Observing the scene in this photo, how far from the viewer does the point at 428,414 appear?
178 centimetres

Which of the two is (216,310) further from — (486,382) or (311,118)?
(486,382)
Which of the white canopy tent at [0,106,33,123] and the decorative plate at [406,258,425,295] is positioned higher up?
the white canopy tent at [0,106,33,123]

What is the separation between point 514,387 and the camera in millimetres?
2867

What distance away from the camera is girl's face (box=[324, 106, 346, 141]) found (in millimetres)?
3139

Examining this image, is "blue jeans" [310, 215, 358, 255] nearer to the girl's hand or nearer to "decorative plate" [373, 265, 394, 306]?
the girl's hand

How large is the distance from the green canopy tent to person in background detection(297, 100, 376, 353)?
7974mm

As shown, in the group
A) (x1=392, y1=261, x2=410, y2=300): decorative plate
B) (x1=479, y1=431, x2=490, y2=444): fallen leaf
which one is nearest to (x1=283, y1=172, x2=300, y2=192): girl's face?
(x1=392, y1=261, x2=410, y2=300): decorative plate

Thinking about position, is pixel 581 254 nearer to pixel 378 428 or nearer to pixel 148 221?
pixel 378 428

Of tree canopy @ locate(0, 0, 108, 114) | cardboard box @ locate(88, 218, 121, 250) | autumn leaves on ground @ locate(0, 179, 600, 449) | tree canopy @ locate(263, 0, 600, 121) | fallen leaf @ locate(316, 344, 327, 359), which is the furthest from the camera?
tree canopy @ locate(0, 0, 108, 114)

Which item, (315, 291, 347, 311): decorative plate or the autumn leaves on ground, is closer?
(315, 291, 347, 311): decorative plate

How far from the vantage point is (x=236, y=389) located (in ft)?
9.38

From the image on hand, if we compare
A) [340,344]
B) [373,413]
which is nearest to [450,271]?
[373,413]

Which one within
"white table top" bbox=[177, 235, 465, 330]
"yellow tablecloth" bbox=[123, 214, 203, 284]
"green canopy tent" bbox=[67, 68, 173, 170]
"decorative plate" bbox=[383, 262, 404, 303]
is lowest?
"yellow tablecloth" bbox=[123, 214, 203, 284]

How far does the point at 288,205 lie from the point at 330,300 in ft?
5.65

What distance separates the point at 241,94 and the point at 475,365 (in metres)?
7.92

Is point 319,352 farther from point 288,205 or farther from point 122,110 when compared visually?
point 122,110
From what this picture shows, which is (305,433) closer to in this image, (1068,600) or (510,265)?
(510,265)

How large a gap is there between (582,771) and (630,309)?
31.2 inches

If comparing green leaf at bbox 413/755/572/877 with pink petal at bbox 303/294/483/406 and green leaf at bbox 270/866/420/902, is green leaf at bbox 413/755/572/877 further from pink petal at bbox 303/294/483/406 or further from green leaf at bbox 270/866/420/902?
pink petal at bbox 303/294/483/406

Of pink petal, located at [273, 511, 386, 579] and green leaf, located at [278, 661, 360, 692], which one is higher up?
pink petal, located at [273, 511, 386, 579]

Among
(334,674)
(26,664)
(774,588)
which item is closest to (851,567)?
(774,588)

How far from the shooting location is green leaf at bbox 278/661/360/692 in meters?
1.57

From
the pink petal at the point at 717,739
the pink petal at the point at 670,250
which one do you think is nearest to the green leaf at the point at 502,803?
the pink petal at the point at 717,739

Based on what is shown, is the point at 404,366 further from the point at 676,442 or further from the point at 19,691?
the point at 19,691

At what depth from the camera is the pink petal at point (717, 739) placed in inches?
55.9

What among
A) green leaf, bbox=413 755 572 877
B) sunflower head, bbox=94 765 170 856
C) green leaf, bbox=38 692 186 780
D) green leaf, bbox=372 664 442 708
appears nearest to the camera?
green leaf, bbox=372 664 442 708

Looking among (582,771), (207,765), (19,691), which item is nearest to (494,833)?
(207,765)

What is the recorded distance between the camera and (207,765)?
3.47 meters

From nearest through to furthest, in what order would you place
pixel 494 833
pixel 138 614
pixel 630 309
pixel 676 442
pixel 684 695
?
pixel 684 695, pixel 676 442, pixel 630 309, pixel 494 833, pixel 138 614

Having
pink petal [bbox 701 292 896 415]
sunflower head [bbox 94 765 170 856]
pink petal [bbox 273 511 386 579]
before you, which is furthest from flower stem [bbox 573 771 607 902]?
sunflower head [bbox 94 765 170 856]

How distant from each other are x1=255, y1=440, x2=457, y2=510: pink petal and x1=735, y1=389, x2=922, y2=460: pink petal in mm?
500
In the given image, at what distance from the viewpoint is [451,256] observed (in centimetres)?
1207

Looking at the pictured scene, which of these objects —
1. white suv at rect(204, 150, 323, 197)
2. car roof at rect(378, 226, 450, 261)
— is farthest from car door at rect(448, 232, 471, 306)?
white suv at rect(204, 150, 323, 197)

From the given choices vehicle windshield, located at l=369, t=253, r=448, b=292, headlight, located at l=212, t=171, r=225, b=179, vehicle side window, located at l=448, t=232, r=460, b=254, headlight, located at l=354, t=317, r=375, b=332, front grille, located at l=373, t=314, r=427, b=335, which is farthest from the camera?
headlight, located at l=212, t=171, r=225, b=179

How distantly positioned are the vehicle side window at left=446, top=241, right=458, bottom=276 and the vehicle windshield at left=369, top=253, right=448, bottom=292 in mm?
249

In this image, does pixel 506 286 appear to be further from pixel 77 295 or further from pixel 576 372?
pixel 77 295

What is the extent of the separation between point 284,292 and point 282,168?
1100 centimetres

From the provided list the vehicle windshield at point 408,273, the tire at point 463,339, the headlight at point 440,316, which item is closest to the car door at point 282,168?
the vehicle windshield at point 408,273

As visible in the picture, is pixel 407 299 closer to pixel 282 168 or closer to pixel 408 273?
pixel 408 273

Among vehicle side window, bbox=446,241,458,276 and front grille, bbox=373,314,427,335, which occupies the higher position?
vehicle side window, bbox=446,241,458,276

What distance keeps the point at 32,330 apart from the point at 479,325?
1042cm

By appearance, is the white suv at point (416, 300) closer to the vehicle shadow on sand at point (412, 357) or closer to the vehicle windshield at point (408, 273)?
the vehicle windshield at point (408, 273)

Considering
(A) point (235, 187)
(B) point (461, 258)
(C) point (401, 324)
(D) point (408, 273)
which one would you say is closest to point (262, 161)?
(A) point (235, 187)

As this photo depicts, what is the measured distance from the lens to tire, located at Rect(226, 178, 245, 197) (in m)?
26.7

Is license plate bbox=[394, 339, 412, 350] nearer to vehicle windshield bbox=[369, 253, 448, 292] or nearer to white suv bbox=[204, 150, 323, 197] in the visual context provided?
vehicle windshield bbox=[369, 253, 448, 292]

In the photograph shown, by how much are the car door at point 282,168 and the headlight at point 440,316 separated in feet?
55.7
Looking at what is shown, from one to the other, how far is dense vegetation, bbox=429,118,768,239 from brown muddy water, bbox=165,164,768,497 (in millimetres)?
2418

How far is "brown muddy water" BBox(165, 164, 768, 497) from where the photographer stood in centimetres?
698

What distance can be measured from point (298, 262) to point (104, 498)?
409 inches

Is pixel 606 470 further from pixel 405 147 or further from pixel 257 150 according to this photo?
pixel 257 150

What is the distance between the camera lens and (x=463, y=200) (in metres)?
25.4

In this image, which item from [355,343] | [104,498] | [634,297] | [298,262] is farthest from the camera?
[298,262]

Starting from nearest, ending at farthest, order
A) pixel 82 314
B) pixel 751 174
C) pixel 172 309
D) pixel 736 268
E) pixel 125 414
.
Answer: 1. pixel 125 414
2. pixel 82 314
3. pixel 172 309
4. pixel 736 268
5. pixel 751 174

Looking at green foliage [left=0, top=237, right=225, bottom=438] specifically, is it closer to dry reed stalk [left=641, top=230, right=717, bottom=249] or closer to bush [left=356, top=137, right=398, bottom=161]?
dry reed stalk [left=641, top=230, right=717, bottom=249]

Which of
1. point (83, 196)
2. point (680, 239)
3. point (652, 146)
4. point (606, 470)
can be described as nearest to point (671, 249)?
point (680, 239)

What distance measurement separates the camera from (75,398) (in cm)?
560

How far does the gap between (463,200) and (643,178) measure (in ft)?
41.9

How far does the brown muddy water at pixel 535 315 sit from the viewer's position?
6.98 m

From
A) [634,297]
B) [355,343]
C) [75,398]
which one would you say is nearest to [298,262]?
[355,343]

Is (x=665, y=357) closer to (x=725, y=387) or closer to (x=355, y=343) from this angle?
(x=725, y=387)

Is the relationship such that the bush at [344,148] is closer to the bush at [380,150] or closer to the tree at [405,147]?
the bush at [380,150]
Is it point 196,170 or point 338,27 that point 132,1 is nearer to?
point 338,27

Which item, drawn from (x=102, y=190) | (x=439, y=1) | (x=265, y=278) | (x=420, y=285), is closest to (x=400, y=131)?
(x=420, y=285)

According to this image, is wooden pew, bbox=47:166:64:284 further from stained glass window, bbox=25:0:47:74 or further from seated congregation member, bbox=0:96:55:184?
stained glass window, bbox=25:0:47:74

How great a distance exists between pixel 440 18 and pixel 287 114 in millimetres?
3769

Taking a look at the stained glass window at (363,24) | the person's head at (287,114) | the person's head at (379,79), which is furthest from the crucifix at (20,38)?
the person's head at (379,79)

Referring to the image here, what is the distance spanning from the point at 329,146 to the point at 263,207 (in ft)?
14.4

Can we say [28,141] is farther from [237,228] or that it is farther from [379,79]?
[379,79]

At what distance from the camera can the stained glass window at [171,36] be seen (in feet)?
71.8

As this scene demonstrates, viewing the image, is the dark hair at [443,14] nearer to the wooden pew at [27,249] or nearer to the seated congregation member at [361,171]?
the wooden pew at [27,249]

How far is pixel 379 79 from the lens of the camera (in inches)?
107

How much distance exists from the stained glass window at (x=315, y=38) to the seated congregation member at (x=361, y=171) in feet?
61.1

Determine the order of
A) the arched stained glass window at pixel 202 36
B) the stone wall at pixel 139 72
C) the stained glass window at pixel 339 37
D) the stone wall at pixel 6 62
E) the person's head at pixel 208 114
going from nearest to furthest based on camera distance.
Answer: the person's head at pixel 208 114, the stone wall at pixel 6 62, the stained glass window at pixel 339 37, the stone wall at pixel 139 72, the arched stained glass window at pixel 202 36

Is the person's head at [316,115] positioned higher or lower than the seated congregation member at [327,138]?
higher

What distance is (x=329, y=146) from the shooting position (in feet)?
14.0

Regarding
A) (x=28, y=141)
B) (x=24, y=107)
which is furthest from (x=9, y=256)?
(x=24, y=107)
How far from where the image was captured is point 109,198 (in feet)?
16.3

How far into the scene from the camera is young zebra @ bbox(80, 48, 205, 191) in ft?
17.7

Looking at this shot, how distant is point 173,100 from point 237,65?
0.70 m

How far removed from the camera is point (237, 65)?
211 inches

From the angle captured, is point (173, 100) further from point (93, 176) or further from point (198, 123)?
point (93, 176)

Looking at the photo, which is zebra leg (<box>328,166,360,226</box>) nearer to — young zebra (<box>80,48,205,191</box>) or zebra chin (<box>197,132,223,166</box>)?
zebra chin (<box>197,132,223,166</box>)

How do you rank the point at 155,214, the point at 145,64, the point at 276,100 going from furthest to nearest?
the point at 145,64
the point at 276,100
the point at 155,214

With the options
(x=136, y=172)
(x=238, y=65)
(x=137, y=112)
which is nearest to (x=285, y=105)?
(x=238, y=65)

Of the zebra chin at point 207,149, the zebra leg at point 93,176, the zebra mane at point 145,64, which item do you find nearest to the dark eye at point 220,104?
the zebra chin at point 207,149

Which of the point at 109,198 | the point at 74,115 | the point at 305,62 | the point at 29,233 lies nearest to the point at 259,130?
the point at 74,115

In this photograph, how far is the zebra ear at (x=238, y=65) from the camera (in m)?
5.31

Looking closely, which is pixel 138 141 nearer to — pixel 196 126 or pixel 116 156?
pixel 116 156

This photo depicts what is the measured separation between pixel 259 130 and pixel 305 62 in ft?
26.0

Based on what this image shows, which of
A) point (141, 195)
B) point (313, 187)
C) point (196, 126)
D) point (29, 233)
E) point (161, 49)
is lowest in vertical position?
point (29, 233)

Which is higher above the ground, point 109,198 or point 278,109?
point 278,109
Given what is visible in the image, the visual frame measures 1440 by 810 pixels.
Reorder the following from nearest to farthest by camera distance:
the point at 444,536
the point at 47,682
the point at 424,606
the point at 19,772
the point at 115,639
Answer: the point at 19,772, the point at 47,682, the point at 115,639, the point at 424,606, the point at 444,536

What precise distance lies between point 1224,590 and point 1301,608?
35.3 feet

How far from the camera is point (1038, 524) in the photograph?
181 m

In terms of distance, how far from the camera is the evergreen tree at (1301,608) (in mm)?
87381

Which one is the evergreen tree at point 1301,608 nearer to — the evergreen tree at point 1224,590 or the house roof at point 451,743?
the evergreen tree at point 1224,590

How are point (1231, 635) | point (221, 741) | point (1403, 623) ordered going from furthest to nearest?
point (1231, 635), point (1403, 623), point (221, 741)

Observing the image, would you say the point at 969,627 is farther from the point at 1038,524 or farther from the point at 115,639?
+ + + +
Written instruction: Report how many lines of the data above contain the word "tree", giving only the number.

Task output: 6